# STATED EXERCISE
Copy out, exactly as given, every line from the line with "What is the distance from the viewer" to the end of the listing, both of those lines included.
---- MATERIAL SUPPLIED
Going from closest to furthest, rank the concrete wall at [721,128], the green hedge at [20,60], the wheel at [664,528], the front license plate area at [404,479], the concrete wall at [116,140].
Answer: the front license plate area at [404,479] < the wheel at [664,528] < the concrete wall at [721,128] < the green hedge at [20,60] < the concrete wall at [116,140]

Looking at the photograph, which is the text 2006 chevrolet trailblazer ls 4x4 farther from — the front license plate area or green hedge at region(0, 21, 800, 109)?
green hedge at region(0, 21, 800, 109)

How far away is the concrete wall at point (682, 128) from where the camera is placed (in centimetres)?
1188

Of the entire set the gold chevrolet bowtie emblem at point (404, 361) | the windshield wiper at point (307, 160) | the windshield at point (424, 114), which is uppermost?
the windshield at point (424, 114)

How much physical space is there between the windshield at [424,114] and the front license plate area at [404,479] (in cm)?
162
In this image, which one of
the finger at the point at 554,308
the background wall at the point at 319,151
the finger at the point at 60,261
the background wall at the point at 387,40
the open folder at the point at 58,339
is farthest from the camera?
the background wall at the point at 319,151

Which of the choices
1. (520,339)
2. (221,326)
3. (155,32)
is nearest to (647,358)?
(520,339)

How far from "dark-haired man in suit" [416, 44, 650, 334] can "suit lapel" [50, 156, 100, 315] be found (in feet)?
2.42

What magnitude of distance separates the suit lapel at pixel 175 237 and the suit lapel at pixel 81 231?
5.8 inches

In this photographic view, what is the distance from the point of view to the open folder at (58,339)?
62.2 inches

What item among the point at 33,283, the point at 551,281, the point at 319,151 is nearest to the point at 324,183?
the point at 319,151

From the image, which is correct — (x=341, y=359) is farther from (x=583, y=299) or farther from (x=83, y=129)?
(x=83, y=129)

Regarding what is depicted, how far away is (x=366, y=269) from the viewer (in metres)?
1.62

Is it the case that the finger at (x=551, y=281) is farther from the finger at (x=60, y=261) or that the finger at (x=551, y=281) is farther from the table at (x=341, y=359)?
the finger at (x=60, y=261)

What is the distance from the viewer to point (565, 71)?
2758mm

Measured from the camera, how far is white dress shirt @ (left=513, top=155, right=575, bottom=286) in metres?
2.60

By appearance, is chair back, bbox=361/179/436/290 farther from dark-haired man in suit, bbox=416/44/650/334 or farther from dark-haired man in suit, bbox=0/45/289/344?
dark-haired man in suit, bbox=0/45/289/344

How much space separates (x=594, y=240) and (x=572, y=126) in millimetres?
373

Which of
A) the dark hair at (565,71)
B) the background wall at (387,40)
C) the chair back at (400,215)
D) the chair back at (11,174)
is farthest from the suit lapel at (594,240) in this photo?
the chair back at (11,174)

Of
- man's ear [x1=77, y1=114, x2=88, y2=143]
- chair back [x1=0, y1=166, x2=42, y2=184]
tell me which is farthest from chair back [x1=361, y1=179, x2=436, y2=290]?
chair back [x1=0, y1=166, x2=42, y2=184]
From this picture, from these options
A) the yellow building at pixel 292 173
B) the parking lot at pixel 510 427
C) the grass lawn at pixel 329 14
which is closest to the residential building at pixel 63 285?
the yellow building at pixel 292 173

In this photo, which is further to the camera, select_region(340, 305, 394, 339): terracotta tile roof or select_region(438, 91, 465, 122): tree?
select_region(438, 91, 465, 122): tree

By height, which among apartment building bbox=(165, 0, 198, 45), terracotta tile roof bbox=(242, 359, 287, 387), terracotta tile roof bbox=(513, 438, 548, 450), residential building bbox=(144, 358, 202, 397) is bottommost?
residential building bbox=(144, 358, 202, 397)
--------
# TASK ANSWER
What is the distance from the viewer to point (565, 71)?
2758mm

Measured from the camera, how far is white dress shirt @ (left=513, top=155, right=575, bottom=286) in metres?
2.60

By appearance, is chair back, bbox=361/179/436/290 farther from dark-haired man in suit, bbox=416/44/650/334 or farther from dark-haired man in suit, bbox=0/45/289/344?
dark-haired man in suit, bbox=0/45/289/344

How much space separates (x=594, y=240) and (x=572, y=126) in millimetres?
373

Which of
A) the dark hair at (565,71)
B) the background wall at (387,40)
C) the chair back at (400,215)
D) the chair back at (11,174)
is farthest from the suit lapel at (594,240) in this photo?
the chair back at (11,174)

Of
- man's ear [x1=77, y1=114, x2=88, y2=143]
- chair back [x1=0, y1=166, x2=42, y2=184]
tell me which is farthest from chair back [x1=361, y1=179, x2=436, y2=290]?
chair back [x1=0, y1=166, x2=42, y2=184]
From this picture, from these options
A) the yellow building at pixel 292 173
B) the parking lot at pixel 510 427
C) the grass lawn at pixel 329 14
which is closest to the residential building at pixel 63 285?
the yellow building at pixel 292 173

In this photo, which is further to the camera, select_region(340, 305, 394, 339): terracotta tile roof or select_region(438, 91, 465, 122): tree?
select_region(438, 91, 465, 122): tree

By height, which among apartment building bbox=(165, 0, 198, 45), terracotta tile roof bbox=(242, 359, 287, 387), terracotta tile roof bbox=(513, 438, 548, 450), residential building bbox=(144, 358, 202, 397) is bottommost?
residential building bbox=(144, 358, 202, 397)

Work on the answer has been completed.